** KETENTUAN SOAL **
Terjemahkan kalimat "Lebih dari 600 warga yang antikudeta telah dibebaskan oleh junta yang berkuasa di Myanmar pada Rabu (24/3)." dari berita tentang pembebasan tahanan di Myanmar di bawah ke dalam bahasa Inggris.

** KUTIPAN TERSEDIA **
= = = =

YANGON - Lebih dari 600 warga yang antikudeta telah dibebaskan oleh junta yang berkuasa di Myanmar pada Rabu (24/3). Diantara mereka yang dibebaskan terdapat seorang fotografer Associated Press bernama Thein Zaw, 32 tahun, yang ditahan saat melakukan liputan dalam sebuah aksi unjuk rasa pada Februari lalu.

"Pejabat polisi yang memperkarakan saya telah mencabut dakwaannya. Karena itu mereka membahaskan saya tanpa syarat apapun," ucap Thein Zaw tak lama setelah keluar dari Lapas Insein di Yangon.

Sebelumnya Thein Zaw bersama 5 awak jurnalis lainnya yang ditahan pada saat yang sama, dikenai dakwaan telah menyebarkan kabar bohong. Ke-5 awak jurnalis lainnya berasal dari Myanmar Now, Myanmar Photo Agency, 7Day News, Zee Kwet Online News, dan seorang pewarta lepas. Hingga saat ini belum diketahui apakah dakwaan yang ditujukan pada mereka pun apakah telah dicabut atau tidak.

Beberapa jam sebelum dibebaskannya Thein Zaw, pihak Lapas Insein telah membebaskan lebih dari 600 warga yang ditahan karena terlibat dalam unjuk rasa menentang kudeta.

"Kami membebaskan 360 pria dan 268 perempuan dari Lapan Insein hari ini," ucap seorang petugas senior lapas yang enggan menyebutkan jati dirinya.

Menurut keterangan pengacara bernama Khin Maung Myint yang berada di Lapas Insein karena ada dua kliennya ditahan di penjara itu, terdapat 16 bus yang sarat penumpang terlihat meninggalkan lapas di Yangon itu pada jam 10 pagi.

= = = =

[Catatan pertanyaan adegan]
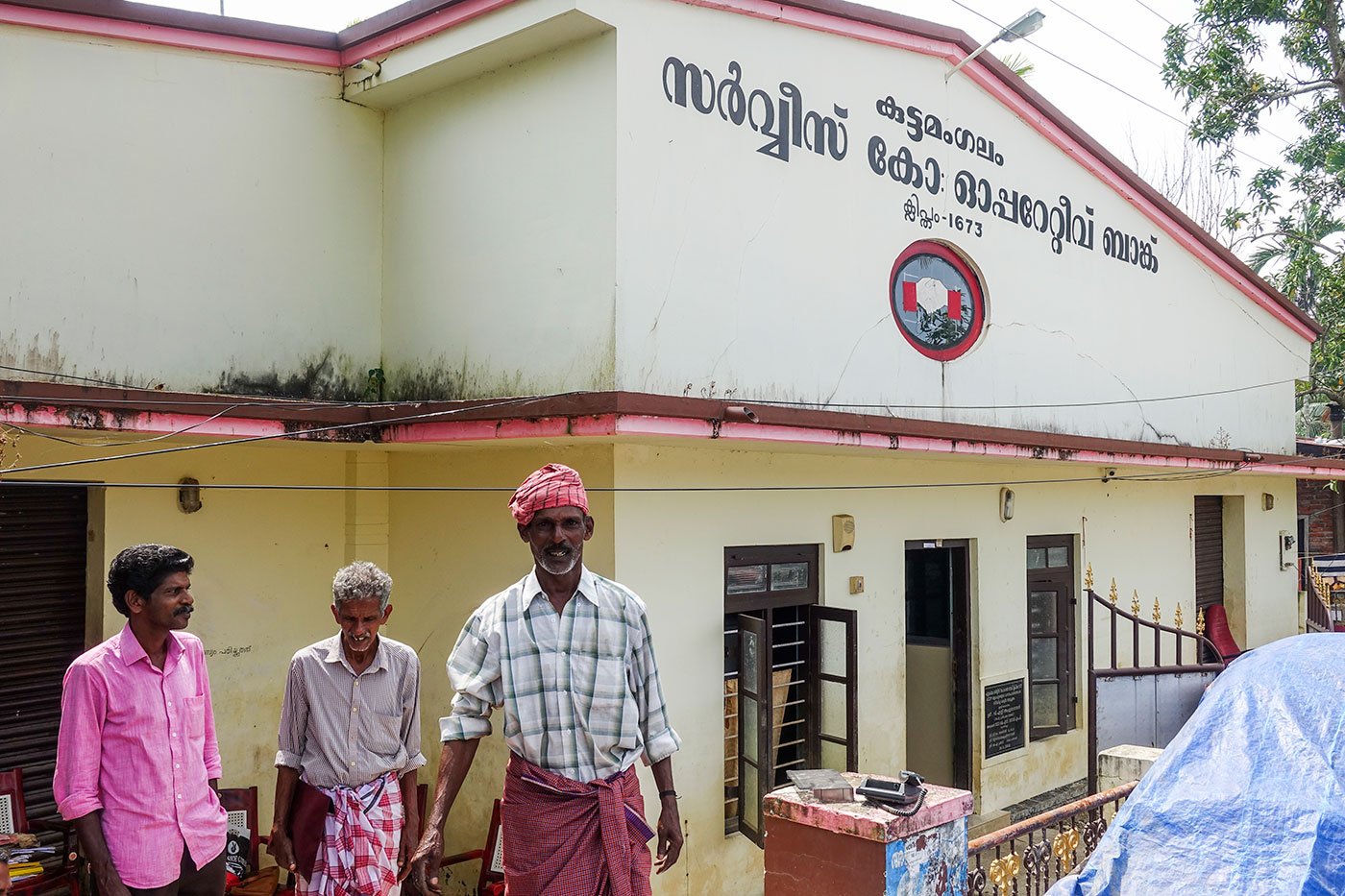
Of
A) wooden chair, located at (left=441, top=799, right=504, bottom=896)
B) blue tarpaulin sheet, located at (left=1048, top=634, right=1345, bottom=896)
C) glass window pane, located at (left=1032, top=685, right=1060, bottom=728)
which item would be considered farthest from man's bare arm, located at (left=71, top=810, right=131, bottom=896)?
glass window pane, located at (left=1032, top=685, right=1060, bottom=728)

= = = =

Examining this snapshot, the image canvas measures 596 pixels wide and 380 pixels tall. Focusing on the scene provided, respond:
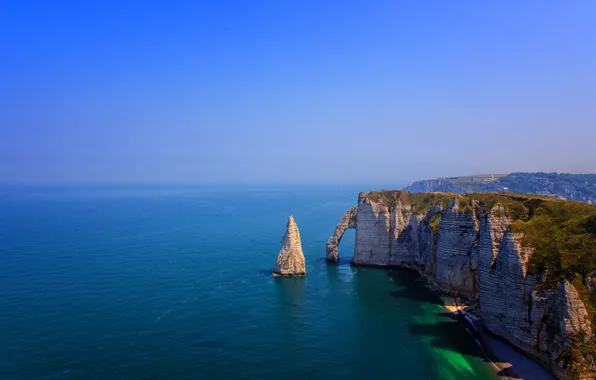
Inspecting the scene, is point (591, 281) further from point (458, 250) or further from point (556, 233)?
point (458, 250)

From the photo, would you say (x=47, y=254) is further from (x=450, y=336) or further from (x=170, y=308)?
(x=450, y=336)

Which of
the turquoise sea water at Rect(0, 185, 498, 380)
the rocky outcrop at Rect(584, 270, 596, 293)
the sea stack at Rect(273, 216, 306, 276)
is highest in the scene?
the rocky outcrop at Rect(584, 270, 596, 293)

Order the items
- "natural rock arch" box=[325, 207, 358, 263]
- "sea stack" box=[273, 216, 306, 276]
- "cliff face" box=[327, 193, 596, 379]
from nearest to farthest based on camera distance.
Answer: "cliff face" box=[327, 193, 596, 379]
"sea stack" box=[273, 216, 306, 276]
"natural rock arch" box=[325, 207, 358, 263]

= = = =

** JAWABAN TERTULIS **
More than 600 anti-coup citizens were released by the ruling junta in Myanmar on Wednesday (24/3).